Czasem książki trafiają do czytelnika zupełnym przypadkiem. Tak właśnie było z „Czerwonymi oleandrami” Grety Drawskiej, których lektury absolutnie nie planowałam, a które znalazły się u mnie pod wpływem impulsu. I wiecie co? Nie żałuję.
Powieść ta jest historią morderstwa, zaginięcia oraz zdrady… Jej główną bohaterką jest Weronika, która jeszcze do niedawna miała wszystko, o czym tylko mogła marzyć – przystojnego i dobrze zarabiającego męża, piękny dom oraz wspaniałą, utalentowaną artystycznie córkę.
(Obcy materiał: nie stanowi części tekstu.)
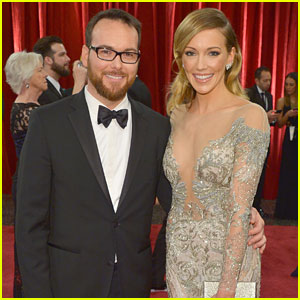 Katie Cassidy Glams Up For Oscars 2015 With Dana Brunetti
Miała… gdyż jednego dnia straciła zarówno męża, jak i córkę – z tym, że tego pierwszego ktoś zamordował, a ta druga zniknęła bez śladu. Od tej chwili, z każdym kolejnym dniem, do Weroniki docierać będzie prawda o tym, iż dotąd żyła w bańce naiwności oraz niewiedzy, i że całe jej dotychczasowe życie to jedno wielkie kłamstwo… Czy uda jej się jednak odkryć, kto zamordował jej męża, a także co stało się z jej ukochaną córką?
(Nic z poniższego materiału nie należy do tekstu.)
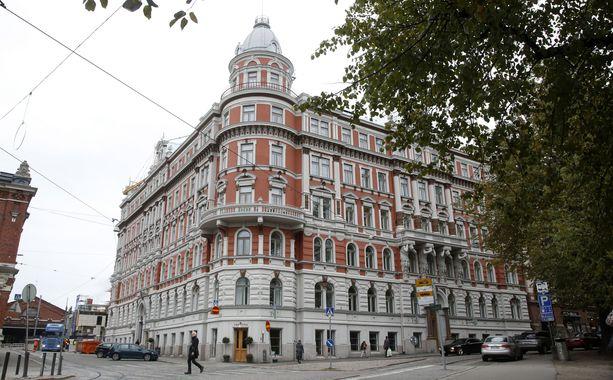 Hotellitoiminnan kaltaista majoitustoimintaa pyöritetään komeassa vuonna 1889 valmistuneessa uusrenessanssityylisessä talossa. Huoneistot ovat vain parin minuutin kävelymatkan päässä Helsingin ydinkeskustasta.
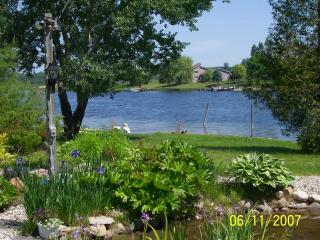 Nice Cottage with A/C and Outdoor Dining Area - Cheboygan vacation rentals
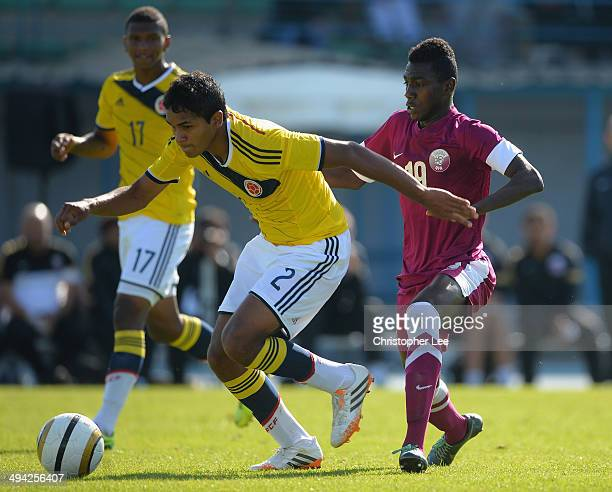 Aldayr Hernandez of Colombia battles with Muaz Al Abdien of Qatar during the Toulon Tournament Group B match between Colombia and Qatar at the Stade...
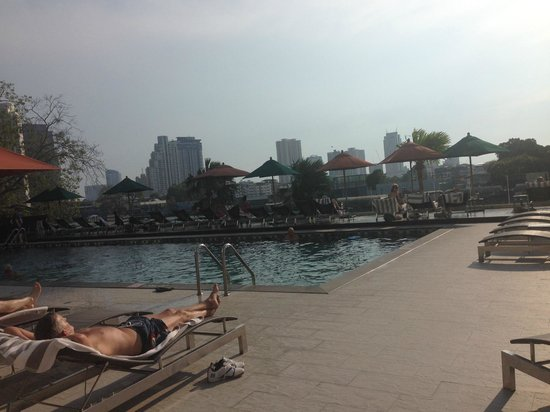Royal Orchid Sheraton Hotel & Towers: Pool over looking the river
„Czerwone oleandry” Grety Drawskiej są zgrabnie napisanym thrillerem, w którym nie brak emocji oraz napięcia, w i którym autorka co i rusz podrzuca mylne tropy sprawiając, że nieuważny czytelnik bądź taki, który nie sięga nałogowo po ten gatunek literacki, raz za razem gubić się będzie w domysłach odnośnie tego, co tak naprawdę wydarzyło się w dniu, który stał się początkiem koszmaru głównej bohaterki. Nie skupia się przy tym jednak jedynie na niej, lecz również pozwala spojrzeć czytelnikowi na pewne sprawy oczami dwojga pozostałych bohaterów całej tragedii – jej męża oraz córki, dzięki czemu otrzymuje on pełniejszy obraz całej historii.
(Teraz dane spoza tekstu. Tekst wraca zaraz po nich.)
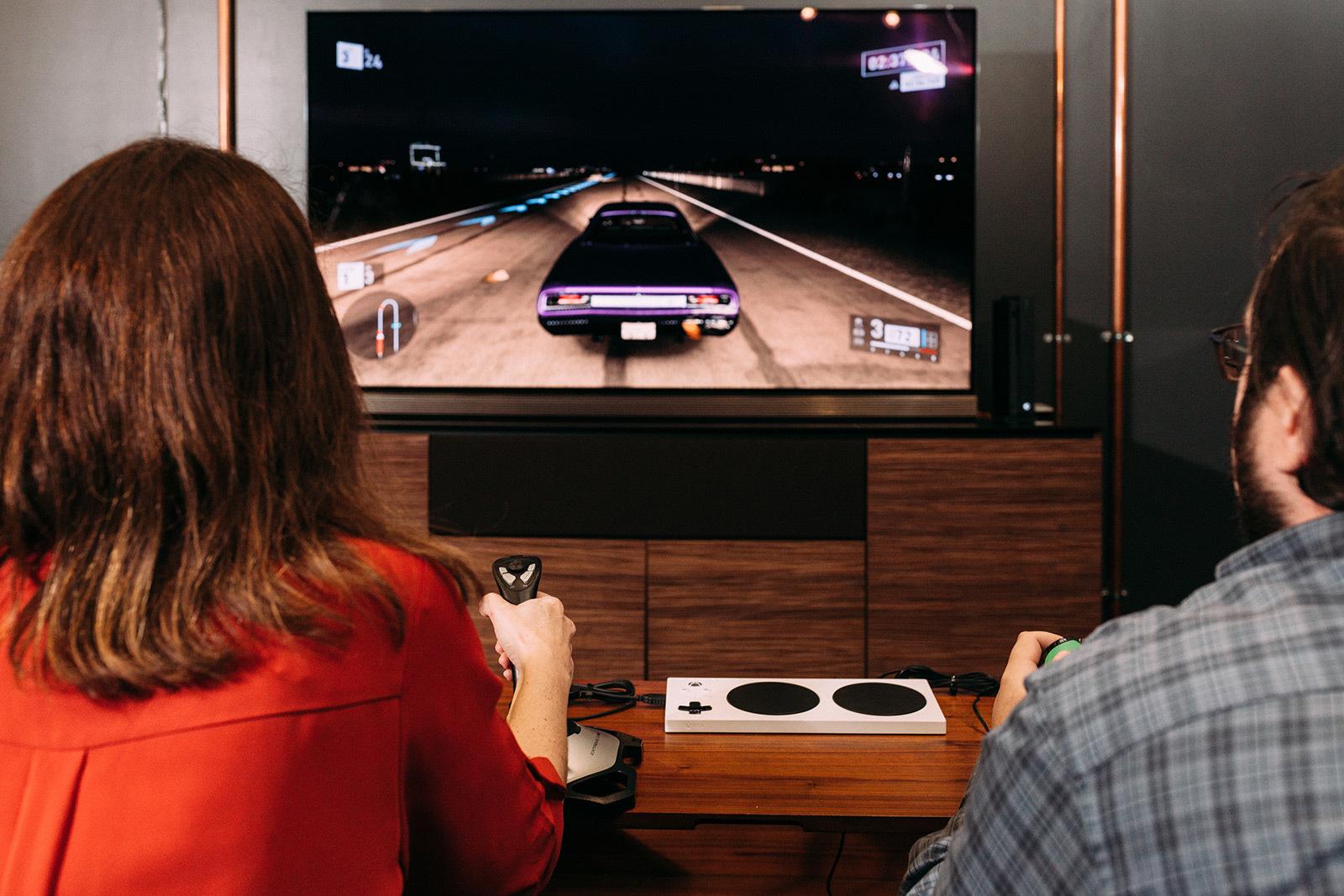 Ein neuer Xbox-Controller für Menschen mit Behinderung kommt gut an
Przyznam, że choć sama dość szybko odkryłam prawdę odnośnie tego, kto zabił męża Weroniki (od zawsze potrafiłam łączyć fakty), to jednak samo wyjaśnienie powodów, dlaczego musiał on zginąć, było dla mnie prawdziwym zaskoczeniem. Takiego obrotu spraw doprawdy trudno byłoby się domyślić! Podobnie w temacie córki – pewne rzeczy można było przewidzieć, jednakże rozwiązanie zagadki? – znów iście osobliwe.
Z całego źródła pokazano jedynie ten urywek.